Editor’s note: This story is a part of ecoRI News’ Rhody Riders series, a collection of stories about people who choose to live without a car and use a combination of walking, bicycling, and public transit to get around the Ocean State.

PROVIDENCE — Jonathan Flynn has ridden the bus for decades.

Sitting at Coffee Exchange on Wickenden Street with a cup of joe and a Motif Magazine in front of him on a recent July afternoon, he recalled a summer he worked in Newport when he was younger and ferried himself back and forth on the bus.

“You never know what you are going to see on the bus,” Flynn said. That summer, he saw a couple getting a little too frisky, and met a smuggler who dealt only in cash and didn’t have a credit card to rent a car.

Now 65, Flynn said he takes the bus or walks most places. He got rid of his car 11 years ago, when the economy was tanking and, he said, he “needed to downsize my life in a hurry.”

He moved to a smaller place in an area of Pawtucket that was a 5-minute walk from the (currently closed) South Attleboro train station and has a bus stop nearby.

“I have a nice bus and I like to walk, and the combination of those things worked for me,” he said. “I found a way to decompress my life.”

Flynn said he has always had a sense of adventure, something he said is useful when riding public transit.

**Record extracts**
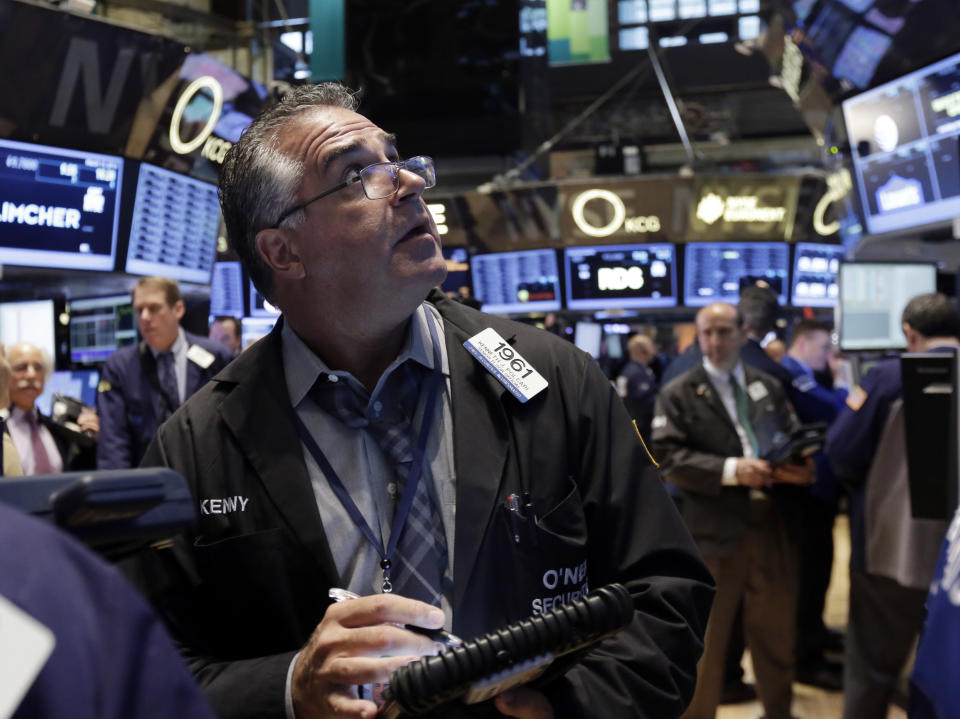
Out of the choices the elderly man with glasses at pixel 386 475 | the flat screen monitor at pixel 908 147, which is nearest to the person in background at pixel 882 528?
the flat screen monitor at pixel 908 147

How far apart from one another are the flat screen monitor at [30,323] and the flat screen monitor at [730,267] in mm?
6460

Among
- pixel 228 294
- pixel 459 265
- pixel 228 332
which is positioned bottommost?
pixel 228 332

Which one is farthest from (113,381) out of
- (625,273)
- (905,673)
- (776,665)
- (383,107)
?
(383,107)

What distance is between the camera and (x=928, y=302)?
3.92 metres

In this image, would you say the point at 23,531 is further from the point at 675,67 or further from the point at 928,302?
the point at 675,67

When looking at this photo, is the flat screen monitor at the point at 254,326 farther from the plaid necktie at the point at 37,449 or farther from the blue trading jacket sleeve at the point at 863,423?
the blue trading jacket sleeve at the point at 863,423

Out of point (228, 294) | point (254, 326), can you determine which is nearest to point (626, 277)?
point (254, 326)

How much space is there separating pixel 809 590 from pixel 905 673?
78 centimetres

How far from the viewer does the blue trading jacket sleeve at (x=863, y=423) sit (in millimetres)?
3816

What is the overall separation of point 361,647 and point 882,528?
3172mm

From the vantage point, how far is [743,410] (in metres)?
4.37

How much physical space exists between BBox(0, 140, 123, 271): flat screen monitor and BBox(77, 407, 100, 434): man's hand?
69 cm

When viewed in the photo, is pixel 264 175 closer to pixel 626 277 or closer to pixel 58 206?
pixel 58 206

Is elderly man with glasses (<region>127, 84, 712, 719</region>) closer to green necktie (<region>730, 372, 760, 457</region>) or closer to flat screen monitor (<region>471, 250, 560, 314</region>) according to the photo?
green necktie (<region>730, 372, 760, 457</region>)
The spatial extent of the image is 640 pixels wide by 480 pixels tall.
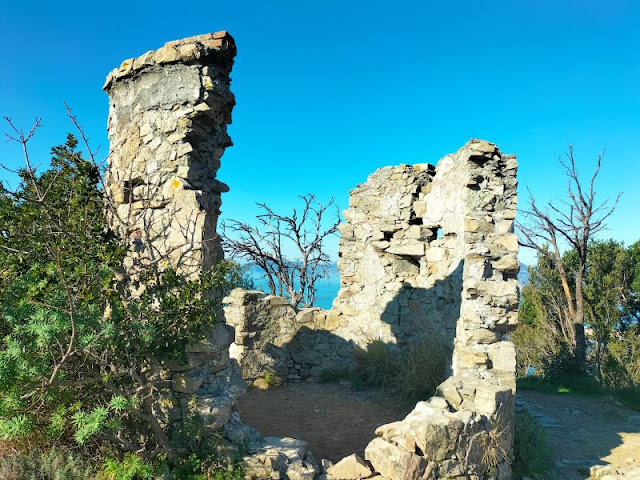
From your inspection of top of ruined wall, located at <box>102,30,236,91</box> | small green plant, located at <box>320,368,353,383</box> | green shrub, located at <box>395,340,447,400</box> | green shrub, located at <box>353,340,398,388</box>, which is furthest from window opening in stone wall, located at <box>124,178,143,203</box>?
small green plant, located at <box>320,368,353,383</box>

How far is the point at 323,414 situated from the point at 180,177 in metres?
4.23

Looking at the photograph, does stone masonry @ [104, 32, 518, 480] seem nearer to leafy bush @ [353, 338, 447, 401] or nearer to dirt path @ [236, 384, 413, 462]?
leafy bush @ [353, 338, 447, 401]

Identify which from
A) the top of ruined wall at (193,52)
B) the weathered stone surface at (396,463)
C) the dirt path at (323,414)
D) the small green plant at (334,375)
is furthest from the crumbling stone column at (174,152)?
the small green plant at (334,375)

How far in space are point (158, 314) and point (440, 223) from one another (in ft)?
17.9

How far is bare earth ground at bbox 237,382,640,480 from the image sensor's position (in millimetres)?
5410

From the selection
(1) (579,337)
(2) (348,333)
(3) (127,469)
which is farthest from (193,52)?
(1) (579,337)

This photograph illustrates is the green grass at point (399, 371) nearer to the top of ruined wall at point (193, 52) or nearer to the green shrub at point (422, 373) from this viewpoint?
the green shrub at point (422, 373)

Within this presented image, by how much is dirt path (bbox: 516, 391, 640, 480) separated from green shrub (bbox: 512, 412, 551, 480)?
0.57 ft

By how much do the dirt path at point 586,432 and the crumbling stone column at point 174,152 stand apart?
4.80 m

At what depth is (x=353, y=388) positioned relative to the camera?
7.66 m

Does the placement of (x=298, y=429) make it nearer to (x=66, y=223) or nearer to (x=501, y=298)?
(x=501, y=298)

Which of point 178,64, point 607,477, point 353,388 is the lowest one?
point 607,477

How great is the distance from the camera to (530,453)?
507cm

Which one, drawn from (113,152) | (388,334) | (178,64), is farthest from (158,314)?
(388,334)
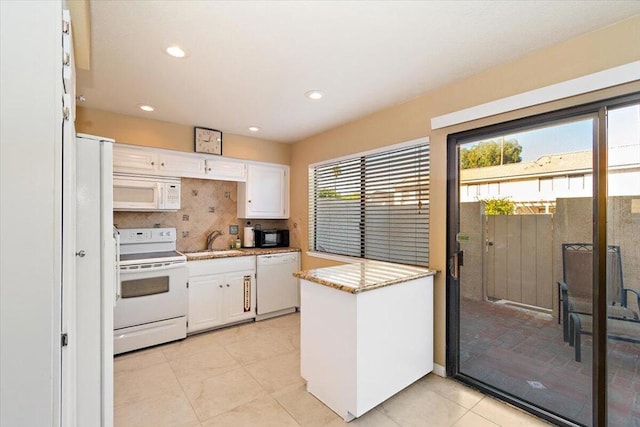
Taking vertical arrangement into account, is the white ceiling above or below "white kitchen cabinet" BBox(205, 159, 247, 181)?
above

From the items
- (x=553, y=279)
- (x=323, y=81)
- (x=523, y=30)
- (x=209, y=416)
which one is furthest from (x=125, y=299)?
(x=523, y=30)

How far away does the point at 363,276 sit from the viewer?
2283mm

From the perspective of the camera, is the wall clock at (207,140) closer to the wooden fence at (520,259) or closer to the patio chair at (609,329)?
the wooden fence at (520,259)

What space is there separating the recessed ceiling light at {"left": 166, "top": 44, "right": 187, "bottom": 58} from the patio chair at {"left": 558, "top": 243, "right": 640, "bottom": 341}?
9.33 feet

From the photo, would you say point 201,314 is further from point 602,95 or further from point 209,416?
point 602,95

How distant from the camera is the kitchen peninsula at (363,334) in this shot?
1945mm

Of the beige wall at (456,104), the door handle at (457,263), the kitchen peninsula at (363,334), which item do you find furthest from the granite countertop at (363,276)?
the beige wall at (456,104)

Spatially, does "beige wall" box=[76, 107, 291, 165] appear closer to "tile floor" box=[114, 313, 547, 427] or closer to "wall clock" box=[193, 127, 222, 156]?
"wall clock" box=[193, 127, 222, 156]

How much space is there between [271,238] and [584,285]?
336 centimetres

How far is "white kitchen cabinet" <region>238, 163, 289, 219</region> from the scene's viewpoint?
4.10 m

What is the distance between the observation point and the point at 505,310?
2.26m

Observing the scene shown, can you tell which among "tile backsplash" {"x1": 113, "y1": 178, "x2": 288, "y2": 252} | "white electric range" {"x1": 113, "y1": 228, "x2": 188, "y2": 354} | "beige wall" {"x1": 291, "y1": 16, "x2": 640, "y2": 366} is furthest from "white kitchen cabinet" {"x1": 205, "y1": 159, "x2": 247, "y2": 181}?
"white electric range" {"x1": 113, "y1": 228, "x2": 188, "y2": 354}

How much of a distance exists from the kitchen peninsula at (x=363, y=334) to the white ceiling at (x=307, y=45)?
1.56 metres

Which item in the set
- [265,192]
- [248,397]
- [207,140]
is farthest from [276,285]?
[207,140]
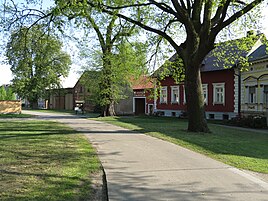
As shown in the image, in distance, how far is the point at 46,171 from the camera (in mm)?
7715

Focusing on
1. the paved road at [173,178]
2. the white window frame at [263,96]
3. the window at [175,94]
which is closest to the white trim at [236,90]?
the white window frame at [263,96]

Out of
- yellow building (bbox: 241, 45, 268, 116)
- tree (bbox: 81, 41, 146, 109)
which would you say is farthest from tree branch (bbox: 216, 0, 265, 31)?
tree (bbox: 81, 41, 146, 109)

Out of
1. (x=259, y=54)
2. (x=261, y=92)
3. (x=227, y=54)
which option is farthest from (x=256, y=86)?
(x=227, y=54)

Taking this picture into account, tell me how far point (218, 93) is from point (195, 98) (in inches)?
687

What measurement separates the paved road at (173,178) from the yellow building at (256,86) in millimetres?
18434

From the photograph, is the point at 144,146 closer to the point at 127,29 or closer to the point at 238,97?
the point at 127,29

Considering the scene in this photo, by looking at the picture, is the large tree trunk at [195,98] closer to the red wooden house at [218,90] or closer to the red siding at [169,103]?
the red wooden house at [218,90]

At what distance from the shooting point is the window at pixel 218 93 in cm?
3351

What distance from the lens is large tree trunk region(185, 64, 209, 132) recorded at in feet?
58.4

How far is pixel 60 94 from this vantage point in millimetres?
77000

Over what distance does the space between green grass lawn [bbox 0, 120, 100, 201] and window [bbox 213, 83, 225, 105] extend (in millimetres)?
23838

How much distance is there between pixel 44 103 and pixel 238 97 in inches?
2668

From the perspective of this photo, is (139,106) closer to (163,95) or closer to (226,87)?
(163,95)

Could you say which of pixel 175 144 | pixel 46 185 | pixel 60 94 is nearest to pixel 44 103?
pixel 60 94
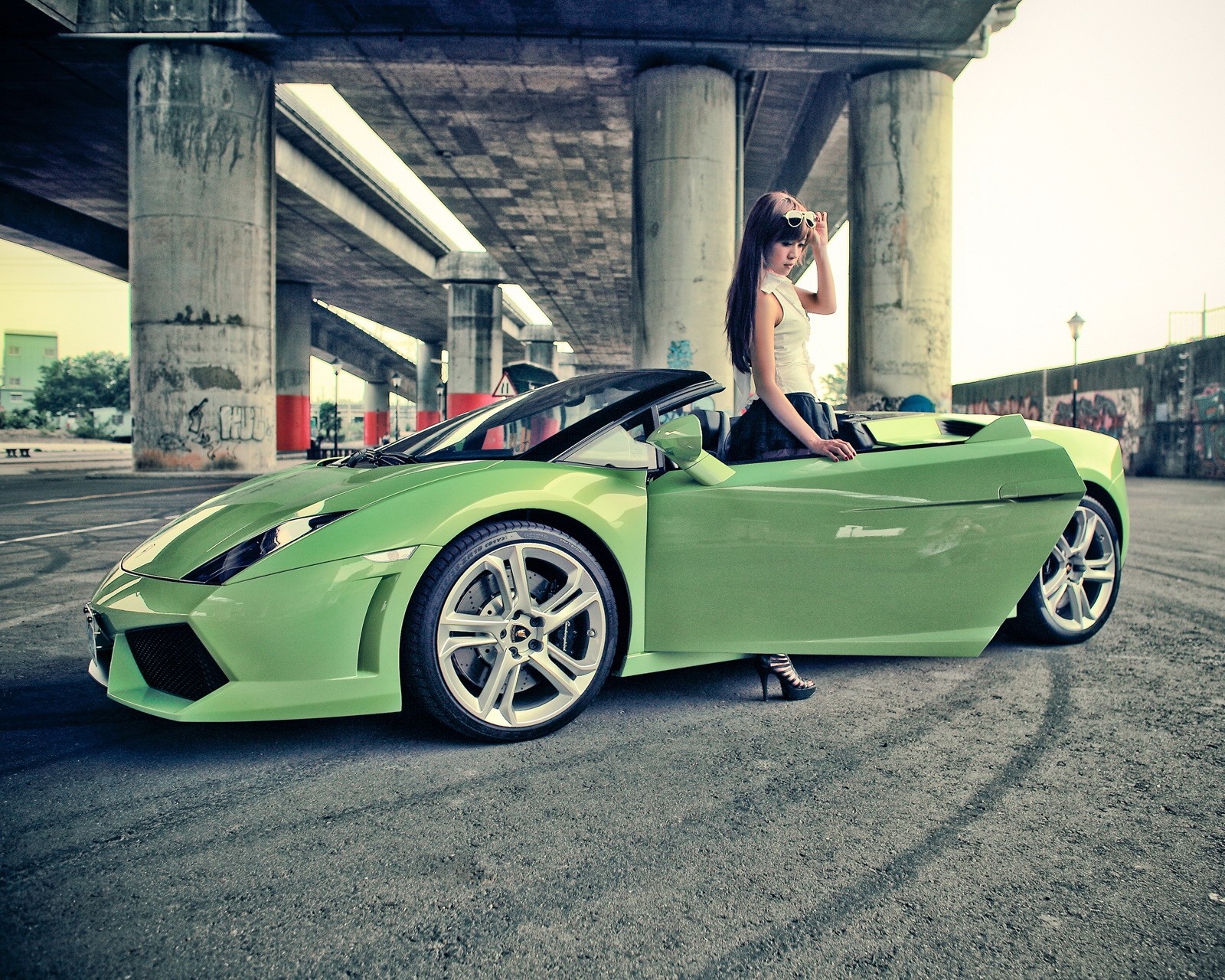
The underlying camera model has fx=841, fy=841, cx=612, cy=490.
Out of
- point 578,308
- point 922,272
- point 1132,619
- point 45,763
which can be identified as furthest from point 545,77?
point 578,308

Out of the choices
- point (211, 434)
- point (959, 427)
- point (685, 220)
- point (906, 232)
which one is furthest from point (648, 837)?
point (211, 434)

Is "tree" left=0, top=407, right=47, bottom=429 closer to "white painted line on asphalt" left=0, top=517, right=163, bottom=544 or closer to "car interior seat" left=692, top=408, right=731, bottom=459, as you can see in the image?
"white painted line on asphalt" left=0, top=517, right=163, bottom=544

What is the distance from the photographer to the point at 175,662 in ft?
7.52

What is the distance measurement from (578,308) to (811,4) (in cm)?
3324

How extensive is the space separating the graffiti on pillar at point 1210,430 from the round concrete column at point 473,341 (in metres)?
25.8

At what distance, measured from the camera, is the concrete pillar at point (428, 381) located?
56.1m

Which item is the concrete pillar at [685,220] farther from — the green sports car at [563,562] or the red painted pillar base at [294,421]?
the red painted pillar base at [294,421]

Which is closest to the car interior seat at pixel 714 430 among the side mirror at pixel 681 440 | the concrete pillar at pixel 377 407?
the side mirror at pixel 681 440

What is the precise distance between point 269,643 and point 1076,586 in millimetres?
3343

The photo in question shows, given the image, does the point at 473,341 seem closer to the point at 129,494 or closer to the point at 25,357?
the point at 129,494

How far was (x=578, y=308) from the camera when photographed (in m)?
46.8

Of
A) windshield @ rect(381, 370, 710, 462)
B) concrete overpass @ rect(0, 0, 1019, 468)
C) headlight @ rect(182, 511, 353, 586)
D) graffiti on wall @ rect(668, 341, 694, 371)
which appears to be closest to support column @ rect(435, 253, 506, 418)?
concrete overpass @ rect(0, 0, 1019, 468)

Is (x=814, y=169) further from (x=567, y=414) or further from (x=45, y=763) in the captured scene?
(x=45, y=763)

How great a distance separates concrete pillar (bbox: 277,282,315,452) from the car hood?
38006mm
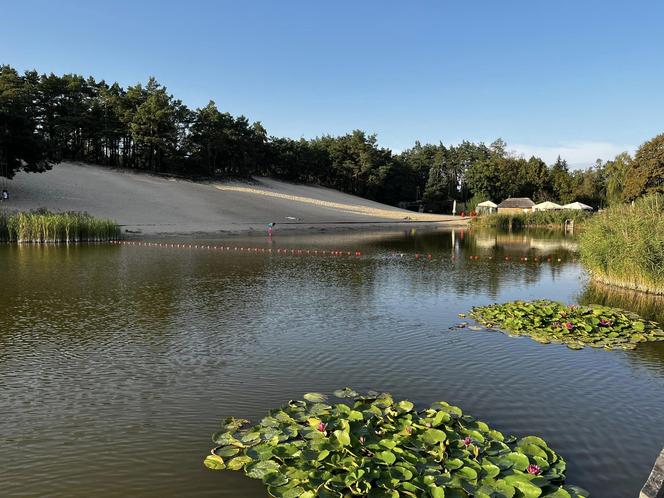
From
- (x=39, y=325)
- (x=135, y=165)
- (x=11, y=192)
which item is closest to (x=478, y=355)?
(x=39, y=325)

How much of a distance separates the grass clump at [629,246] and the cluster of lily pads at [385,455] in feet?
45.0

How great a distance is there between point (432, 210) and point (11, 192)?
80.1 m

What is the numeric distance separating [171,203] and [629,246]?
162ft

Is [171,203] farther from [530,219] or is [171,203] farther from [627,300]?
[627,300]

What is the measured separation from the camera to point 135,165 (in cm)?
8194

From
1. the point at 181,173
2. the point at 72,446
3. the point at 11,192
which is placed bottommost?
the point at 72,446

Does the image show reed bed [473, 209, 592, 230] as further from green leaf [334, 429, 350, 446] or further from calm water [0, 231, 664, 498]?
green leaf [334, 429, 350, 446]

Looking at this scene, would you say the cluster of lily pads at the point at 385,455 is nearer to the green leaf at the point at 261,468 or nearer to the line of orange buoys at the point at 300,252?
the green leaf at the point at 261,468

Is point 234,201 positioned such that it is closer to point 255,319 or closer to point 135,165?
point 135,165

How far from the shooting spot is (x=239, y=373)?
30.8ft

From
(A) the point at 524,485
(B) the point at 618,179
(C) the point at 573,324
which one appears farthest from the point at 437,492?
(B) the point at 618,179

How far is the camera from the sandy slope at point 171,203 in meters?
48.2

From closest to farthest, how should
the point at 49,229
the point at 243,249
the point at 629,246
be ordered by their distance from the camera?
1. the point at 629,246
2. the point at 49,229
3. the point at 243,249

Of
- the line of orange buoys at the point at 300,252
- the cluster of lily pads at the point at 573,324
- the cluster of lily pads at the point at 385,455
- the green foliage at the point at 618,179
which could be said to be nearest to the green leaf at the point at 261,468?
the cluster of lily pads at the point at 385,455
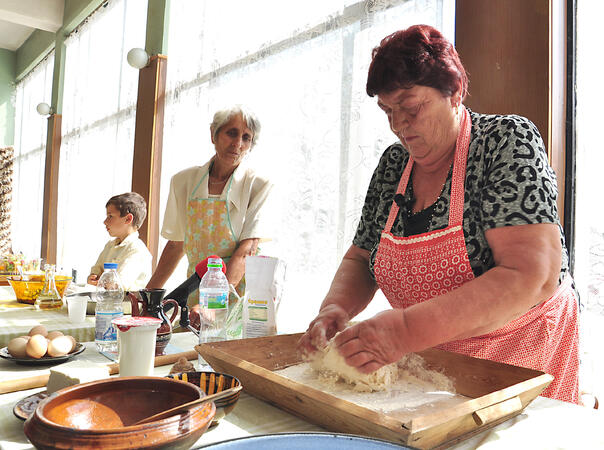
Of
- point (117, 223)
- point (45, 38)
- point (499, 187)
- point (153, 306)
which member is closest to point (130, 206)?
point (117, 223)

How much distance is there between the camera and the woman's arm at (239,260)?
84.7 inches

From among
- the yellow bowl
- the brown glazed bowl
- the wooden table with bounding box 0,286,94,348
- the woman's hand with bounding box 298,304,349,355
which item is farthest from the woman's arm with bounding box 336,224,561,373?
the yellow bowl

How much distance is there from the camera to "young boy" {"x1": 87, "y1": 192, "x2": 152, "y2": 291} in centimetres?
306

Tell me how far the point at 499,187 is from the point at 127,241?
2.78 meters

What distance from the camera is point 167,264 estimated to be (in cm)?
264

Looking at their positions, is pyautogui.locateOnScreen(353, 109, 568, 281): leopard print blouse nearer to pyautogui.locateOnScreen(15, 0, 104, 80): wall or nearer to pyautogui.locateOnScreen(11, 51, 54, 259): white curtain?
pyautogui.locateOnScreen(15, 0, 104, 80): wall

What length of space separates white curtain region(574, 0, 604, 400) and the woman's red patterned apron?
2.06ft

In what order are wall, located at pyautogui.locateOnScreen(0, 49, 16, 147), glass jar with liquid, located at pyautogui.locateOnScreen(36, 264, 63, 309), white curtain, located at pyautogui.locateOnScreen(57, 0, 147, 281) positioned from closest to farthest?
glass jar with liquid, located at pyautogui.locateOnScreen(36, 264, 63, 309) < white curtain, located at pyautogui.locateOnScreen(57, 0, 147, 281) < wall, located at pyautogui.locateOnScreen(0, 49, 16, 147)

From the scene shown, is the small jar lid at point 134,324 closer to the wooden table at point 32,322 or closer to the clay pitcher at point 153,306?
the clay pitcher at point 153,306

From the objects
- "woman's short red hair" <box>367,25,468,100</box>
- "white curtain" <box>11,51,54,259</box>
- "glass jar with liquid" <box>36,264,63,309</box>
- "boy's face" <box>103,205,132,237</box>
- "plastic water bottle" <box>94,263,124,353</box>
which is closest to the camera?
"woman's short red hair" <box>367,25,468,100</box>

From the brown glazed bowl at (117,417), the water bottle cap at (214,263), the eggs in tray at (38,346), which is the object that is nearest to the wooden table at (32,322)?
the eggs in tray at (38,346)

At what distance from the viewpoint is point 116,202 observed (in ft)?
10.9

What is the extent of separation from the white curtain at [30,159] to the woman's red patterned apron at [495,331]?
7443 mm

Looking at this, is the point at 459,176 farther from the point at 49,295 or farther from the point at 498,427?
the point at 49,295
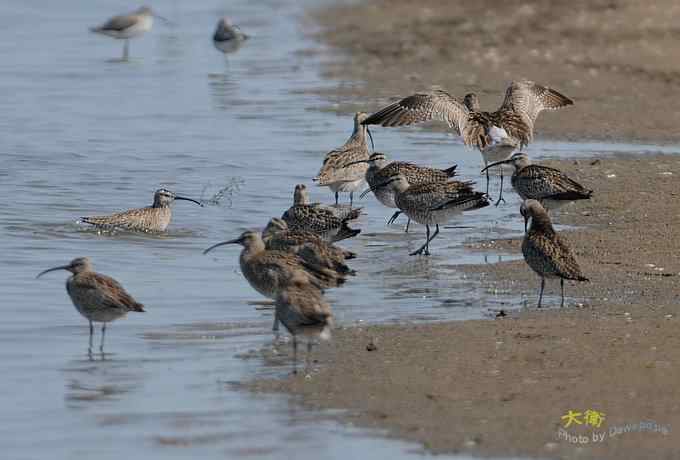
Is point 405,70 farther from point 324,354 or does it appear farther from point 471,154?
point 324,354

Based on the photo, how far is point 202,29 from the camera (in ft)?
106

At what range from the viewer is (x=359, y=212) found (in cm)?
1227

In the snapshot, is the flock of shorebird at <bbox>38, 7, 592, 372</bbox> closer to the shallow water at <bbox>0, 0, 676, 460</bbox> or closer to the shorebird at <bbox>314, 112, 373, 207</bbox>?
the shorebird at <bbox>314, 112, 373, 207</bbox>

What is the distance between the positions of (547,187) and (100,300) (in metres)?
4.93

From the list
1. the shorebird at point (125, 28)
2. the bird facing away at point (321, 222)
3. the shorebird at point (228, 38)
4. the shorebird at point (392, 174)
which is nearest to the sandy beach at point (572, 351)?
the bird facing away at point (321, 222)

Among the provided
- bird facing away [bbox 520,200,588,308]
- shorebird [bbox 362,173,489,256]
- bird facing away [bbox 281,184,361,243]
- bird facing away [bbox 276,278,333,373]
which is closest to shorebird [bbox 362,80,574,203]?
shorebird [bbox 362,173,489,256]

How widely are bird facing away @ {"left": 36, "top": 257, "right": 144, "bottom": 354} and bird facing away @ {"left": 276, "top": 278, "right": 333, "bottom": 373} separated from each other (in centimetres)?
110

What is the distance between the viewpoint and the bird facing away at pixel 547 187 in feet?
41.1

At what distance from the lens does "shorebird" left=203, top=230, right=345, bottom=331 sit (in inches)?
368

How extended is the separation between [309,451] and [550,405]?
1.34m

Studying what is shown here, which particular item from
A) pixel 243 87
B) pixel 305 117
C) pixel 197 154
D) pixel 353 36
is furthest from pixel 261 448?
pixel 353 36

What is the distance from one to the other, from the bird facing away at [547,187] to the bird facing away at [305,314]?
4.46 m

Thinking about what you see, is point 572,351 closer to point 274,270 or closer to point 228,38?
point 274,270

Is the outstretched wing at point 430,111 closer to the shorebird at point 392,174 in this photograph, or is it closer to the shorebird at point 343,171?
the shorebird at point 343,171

**Aim 1**
Answer these questions from the story about Jonathan Flynn:
(a) How old is Flynn now?
(b) How many years ago did he get rid of his car?
(c) On what street is the Coffee Exchange where he sat?
**Aim 2**
Repeat word for word the part of the story about Jonathan Flynn from "Editor’s note: This" to "on the bus.".
These rows have nothing to do with the story above.

**Expected answer 1**
(a) 65
(b) 11 years ago
(c) Wickenden Street

**Expected answer 2**
Editor’s note: This story is a part of ecoRI News’ Rhody Riders series, a collection of stories about people who choose to live without a car and use a combination of walking, bicycling, and public transit to get around the Ocean State.

PROVIDENCE — Jonathan Flynn has ridden the bus for decades.

Sitting at Coffee Exchange on Wickenden Street with a cup of joe and a Motif Magazine in front of him on a recent July afternoon, he recalled a summer he worked in Newport when he was younger and ferried himself back and forth on the bus.